The best way to reap the benefits of gratitude is to notice new things you’re grateful for every day. Gratitude journaling works because it slowly changes the way we perceive situations by adjusting what we focus on. While you might always be thankful for your great family, just writing “I’m grateful for my family” week after week doesn’t keep your brain on alert for fresh grateful moments. Get specific by writing “Today my significant other…..” or “My friend invited me to the movie so I didn’t have to spend the evening alone.” And be sure to stretch yourself beyond the great stuff right in front of you. Opening your eyes to more of the world around you can deeply enhance your gratitude practice.
People aren’t hardwired to be grateful. And, like any skill worth having, gratitude requires practice.
As Geoffrey James suggests, it’s helpful to think of gratitude as an emotional muscle that will grow and strengthen with intentional use. We’ve all see those “5 days to amazing abs magazine articles.” I don’t know whether it works for abs, but it definitely works for gratitude.
In a stuck moment, it’s hard to see positive forces when obstacles are blaring and fears are looming. This is a good time to be grateful. Not grateful for what has us stuck, but appreciating what doesn’t. Gratitude helps us see our situation in a way that can lessen panic, and could open up our thinking to new solutions. Finding something to appreciate, can save us from absolute despair – in a way that abject complaining cannot.
Often times we compare ourselves to those who have more than we have – If you must, compare yourself to those who have less than you have. That gives you a proper perspective
After my accident I compared myself to everyone. While in the hospital, I would go to rehab and see all those who could do more than me. I would watch those that could sit up before I learned to do that, those that could feed themselves, those that could transfer themselves. I failed to think of all those that were in electric wheelchairs, or hooked up to breathing tubes. How about the ones that couldn’t talk without some sort of contraption? How about the ones that didn’t survive their accident at all?
One day while learning how to sit alone while in rehab, a thought came to me. “What if I didn’t compare myself to anyone at all? What if the only person I compared myself to was the person in the mirror? The person I was yesterday?” As I started to do that, I became increasingly aware of my small improvements everyday. I started to become much more grateful for the few things I could do, instead of all the things I couldn’t do.
One of the marvelous things about gratitude – it has no upper limit, as far as I can tell. You can be as grateful as you want to be. And what better time to start than this month?

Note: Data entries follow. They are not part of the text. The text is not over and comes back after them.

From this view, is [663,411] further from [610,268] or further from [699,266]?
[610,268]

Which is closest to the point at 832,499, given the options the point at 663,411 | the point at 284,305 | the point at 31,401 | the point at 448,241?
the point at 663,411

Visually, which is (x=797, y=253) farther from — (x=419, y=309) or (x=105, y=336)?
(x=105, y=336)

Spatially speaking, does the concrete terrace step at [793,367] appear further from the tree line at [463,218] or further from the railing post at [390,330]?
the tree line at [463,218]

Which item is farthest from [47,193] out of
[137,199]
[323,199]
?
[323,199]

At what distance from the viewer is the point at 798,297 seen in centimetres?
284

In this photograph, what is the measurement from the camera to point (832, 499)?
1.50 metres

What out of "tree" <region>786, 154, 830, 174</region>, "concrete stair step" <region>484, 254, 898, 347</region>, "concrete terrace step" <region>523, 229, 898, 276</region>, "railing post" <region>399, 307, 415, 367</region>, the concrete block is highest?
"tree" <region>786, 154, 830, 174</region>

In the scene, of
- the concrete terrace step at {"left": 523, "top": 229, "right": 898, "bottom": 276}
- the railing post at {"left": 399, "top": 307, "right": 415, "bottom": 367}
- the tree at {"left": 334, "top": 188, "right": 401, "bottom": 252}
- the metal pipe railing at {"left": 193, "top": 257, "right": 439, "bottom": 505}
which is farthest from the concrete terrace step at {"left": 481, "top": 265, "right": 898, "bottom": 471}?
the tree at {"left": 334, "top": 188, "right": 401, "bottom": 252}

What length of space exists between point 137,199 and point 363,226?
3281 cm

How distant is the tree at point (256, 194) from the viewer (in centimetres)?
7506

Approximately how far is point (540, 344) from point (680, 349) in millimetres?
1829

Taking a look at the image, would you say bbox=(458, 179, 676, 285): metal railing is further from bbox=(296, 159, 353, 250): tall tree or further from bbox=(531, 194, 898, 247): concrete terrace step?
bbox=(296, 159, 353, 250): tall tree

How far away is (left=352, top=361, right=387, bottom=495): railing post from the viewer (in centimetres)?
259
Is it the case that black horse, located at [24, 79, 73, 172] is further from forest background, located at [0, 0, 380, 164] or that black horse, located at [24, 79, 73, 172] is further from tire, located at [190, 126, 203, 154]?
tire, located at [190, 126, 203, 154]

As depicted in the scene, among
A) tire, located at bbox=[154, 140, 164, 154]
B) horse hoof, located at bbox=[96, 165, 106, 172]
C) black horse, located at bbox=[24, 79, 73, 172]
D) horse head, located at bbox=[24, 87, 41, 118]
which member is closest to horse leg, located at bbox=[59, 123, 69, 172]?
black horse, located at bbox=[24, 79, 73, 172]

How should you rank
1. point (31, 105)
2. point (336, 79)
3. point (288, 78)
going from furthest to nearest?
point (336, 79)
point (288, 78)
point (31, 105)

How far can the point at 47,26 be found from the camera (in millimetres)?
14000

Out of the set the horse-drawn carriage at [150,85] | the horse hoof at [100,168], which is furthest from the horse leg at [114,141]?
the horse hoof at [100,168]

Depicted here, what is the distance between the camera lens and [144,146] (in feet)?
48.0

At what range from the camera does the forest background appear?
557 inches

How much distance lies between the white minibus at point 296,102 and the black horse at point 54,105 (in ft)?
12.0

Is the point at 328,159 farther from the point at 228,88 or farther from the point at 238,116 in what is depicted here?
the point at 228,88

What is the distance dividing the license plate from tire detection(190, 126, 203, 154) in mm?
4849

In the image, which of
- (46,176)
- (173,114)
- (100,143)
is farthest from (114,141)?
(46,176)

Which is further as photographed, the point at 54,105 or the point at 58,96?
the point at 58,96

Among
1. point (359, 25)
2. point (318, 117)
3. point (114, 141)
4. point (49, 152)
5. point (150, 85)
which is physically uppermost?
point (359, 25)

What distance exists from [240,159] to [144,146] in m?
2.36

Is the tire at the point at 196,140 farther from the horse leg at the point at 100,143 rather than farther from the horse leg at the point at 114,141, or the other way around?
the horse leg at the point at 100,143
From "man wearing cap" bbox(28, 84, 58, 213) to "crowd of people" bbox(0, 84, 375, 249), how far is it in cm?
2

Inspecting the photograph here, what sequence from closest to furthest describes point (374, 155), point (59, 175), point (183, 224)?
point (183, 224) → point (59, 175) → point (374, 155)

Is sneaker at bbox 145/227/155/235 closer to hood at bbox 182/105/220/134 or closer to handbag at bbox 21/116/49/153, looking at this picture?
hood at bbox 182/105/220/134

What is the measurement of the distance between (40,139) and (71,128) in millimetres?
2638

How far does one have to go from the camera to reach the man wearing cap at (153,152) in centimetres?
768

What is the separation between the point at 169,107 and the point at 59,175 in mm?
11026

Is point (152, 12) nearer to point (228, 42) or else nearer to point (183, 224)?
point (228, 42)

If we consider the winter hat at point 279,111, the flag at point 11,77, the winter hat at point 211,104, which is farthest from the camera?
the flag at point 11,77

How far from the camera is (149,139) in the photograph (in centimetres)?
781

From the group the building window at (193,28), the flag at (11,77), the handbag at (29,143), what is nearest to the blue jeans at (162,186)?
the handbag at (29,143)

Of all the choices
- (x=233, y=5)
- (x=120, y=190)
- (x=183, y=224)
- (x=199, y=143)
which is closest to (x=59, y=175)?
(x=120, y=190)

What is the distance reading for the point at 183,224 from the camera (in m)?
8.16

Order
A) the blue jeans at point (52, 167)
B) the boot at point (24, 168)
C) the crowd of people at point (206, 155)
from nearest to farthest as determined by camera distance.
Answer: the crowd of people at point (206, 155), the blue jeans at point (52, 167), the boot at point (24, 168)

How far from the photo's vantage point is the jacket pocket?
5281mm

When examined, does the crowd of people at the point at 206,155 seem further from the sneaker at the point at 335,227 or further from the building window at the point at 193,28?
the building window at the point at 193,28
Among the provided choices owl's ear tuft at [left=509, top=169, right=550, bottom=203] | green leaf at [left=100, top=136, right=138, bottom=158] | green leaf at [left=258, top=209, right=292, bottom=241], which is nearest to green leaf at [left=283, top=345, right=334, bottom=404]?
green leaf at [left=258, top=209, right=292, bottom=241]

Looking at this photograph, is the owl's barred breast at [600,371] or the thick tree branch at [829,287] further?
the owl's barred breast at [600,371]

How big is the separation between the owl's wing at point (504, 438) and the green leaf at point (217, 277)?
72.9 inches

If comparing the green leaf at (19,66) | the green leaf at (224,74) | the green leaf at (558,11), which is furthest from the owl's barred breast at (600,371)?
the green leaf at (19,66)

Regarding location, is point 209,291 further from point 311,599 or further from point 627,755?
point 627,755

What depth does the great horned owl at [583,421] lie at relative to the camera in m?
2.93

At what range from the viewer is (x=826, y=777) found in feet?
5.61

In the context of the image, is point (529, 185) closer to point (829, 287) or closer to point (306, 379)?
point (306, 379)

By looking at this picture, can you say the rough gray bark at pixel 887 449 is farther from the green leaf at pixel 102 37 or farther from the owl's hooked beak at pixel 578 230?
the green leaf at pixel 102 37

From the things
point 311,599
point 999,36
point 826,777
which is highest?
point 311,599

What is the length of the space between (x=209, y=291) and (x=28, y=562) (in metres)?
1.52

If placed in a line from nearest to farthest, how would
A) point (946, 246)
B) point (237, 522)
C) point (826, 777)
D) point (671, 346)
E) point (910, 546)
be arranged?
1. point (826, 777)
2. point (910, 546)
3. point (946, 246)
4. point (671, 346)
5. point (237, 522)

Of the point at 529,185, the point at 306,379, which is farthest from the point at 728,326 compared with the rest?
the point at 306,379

Think of a person who has made a major difference in your life and whom you’ve never properly thanked. Compose a detailed letter to him or her that expresses your appreciation in concrete terms, then read it aloud, face-to-face. It’s very moving for the giver and the receiver. Be prepared for tears
And if that seems too daunting, you can least tell yourself –
Hey, it could always be worse. When your relatives force you to look at photos on their phones, be thankful they no longer have access to a slide projector. When your aunt expounds on politics, rejoice inwardly that she does not hold elected office. Instead of focusing on the dry, tasteless turkey on your plate, be grateful the six-hour roasting process killed any toxic bacteria.
Is that too much of a stretch? When all else fails, remember the Monty Python mantra of the Black Plague victim: “I’m not dead.” It’s all a matter of perspective.